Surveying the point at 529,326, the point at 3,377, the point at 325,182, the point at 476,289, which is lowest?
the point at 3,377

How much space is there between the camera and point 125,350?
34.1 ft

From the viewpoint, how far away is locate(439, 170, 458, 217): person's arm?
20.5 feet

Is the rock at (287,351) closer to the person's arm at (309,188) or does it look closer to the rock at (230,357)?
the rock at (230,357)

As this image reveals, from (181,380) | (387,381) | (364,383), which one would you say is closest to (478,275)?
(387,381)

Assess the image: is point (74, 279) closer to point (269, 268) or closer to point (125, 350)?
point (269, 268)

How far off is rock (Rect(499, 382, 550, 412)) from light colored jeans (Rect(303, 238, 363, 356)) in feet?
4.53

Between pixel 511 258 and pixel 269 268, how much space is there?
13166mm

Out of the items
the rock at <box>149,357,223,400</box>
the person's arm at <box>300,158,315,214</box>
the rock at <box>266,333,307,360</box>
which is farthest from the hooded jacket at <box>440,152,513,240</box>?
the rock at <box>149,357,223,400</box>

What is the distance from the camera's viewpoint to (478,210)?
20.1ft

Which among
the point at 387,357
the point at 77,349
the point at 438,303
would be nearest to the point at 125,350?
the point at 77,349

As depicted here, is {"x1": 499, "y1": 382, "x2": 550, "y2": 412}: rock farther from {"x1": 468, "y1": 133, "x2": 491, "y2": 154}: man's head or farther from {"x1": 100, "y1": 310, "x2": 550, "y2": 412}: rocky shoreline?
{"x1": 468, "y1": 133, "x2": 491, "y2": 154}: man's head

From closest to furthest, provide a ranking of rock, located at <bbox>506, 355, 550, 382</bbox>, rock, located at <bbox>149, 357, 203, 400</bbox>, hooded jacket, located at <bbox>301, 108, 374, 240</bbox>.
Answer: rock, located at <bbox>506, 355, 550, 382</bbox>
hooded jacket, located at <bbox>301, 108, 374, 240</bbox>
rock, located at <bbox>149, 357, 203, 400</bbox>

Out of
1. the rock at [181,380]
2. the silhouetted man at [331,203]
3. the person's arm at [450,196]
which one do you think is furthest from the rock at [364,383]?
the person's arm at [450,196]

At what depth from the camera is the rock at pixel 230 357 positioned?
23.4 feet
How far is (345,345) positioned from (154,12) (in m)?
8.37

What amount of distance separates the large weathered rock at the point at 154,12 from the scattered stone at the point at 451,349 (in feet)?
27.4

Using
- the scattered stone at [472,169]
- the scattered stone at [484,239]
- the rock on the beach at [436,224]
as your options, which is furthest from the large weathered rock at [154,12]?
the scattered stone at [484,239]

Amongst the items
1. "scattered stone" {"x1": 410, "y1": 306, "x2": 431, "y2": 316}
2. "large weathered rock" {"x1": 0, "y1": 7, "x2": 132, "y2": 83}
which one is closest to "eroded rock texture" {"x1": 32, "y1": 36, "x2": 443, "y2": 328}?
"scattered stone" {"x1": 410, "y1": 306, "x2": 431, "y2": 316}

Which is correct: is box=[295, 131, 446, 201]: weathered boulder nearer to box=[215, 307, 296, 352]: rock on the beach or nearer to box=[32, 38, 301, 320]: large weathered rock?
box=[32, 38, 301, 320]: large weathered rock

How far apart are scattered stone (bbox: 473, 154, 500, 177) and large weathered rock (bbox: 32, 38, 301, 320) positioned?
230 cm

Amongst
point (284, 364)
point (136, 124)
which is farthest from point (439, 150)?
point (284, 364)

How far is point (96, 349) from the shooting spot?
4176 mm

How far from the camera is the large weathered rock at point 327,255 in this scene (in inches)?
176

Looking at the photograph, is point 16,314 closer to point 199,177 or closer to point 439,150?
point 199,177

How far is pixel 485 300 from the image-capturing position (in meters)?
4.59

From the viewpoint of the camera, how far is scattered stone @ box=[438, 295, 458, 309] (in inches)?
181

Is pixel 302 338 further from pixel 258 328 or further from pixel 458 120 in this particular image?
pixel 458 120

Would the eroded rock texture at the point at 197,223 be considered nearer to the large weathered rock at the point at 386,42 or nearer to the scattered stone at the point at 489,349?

----------------------------------------

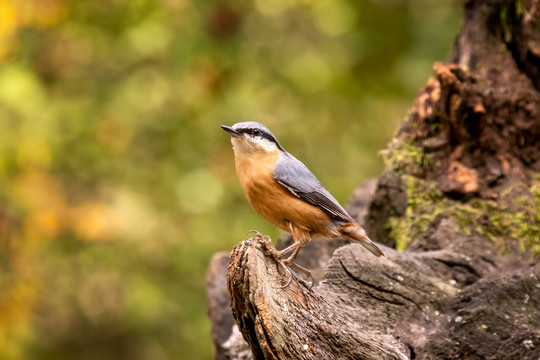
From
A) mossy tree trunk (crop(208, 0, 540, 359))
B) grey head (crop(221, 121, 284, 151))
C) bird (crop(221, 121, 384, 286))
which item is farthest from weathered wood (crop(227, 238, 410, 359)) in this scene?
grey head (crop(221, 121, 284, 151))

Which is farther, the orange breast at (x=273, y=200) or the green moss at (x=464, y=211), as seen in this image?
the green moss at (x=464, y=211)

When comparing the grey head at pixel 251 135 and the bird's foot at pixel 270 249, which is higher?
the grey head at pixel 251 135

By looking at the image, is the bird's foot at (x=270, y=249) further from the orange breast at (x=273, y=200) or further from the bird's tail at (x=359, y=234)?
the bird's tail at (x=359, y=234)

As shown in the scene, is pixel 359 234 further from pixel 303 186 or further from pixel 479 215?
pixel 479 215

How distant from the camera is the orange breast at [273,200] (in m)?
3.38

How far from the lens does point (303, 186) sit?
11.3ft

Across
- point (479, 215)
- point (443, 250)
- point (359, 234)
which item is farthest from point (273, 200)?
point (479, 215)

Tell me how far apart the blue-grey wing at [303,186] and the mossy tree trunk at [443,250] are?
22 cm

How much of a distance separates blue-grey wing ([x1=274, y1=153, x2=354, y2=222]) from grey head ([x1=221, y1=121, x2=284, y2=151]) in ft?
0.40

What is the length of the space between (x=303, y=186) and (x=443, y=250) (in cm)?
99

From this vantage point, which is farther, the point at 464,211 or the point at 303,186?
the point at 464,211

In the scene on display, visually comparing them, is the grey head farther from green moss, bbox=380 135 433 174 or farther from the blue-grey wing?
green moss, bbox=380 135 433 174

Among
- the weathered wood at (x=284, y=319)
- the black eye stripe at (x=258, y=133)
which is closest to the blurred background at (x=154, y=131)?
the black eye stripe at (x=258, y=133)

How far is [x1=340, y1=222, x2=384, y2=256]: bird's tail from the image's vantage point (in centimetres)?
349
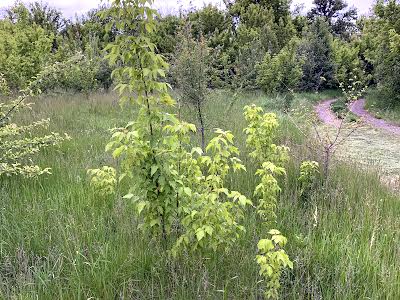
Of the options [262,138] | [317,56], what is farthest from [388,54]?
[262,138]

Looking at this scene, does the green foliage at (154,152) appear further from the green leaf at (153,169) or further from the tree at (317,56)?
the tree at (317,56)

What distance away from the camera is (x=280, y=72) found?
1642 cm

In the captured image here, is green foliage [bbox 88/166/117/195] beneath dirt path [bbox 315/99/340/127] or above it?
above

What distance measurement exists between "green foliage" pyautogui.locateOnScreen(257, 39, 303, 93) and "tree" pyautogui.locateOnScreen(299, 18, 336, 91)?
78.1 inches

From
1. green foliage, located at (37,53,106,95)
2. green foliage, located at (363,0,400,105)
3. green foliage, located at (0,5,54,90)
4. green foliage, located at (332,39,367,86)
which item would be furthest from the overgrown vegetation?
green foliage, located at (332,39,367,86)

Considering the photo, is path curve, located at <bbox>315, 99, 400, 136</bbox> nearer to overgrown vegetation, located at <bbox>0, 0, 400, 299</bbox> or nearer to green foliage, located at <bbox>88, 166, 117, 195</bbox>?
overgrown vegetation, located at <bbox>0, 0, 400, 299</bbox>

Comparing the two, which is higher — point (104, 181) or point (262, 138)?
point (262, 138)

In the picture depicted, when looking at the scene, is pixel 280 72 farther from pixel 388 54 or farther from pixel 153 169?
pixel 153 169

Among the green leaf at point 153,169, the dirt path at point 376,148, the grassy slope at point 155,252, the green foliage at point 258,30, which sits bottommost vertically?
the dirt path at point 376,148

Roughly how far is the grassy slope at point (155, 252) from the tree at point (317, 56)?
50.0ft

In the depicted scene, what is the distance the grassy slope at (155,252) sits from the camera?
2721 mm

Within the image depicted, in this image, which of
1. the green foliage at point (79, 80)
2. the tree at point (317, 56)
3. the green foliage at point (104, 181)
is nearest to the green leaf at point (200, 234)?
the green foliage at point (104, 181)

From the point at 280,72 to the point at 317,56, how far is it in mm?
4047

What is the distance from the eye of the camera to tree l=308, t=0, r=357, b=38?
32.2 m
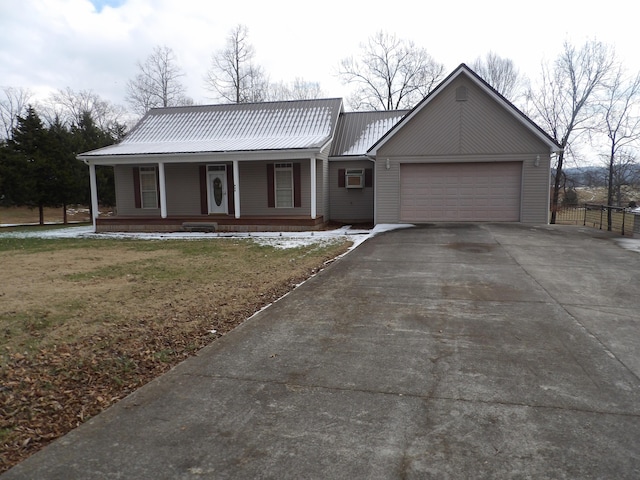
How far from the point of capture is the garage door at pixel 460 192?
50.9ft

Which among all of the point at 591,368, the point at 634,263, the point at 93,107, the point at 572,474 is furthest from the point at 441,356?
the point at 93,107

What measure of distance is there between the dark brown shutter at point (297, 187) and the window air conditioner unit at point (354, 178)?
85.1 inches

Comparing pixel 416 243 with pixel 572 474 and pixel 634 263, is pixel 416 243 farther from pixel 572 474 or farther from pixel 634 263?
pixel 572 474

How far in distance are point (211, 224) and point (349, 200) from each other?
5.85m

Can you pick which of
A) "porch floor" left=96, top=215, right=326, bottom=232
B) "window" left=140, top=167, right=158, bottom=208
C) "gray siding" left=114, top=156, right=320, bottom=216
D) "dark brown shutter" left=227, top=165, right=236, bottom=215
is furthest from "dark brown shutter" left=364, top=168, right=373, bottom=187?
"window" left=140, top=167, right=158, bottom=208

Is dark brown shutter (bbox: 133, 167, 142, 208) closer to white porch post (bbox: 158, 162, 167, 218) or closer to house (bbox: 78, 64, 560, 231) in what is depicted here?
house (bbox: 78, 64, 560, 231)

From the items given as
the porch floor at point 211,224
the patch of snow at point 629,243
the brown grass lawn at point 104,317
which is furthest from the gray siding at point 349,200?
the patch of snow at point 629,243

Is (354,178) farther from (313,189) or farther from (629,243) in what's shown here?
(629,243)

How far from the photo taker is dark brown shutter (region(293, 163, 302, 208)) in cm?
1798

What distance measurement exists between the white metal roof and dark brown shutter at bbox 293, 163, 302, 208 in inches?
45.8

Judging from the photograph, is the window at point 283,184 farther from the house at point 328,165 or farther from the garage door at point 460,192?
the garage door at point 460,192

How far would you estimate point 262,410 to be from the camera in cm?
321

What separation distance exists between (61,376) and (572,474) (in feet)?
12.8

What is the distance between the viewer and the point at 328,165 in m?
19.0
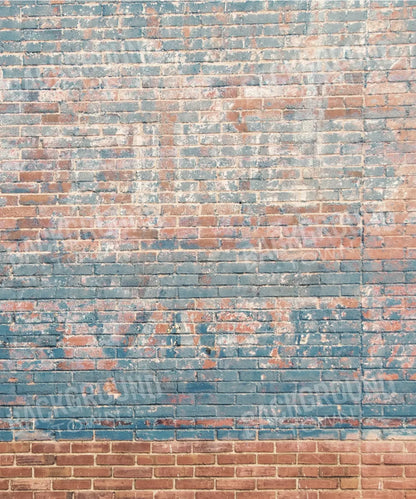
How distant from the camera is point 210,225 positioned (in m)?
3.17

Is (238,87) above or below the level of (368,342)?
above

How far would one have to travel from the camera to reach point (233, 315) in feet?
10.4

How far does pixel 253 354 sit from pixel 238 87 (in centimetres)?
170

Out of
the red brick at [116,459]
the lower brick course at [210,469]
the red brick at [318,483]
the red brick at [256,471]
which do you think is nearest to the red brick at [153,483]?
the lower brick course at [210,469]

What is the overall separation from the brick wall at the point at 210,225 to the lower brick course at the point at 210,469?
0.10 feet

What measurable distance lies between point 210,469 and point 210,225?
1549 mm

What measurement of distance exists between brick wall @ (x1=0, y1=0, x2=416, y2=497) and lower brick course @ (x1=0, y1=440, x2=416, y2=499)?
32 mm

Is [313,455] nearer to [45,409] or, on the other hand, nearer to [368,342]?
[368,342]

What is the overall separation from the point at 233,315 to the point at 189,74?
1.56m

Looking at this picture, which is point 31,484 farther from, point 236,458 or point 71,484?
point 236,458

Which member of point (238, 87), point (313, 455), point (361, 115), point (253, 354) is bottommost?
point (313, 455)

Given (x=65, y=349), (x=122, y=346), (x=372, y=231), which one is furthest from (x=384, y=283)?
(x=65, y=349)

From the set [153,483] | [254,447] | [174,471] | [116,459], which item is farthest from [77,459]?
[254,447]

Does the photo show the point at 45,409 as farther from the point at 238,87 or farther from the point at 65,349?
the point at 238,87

----------------------------------------

### Task details
Copy out every line above that contains the string "brick". Case counts.

### Response
the red brick at [116,459]
the lower brick course at [210,469]
the red brick at [318,483]
the red brick at [256,471]
which do you think is nearest to the red brick at [153,483]?
the lower brick course at [210,469]
What is the overall separation from the brick wall at the point at 210,225 to the lower brick course at the point at 210,469?
What measurement of distance exists between brick wall @ (x1=0, y1=0, x2=416, y2=497) and lower brick course @ (x1=0, y1=440, x2=416, y2=499)?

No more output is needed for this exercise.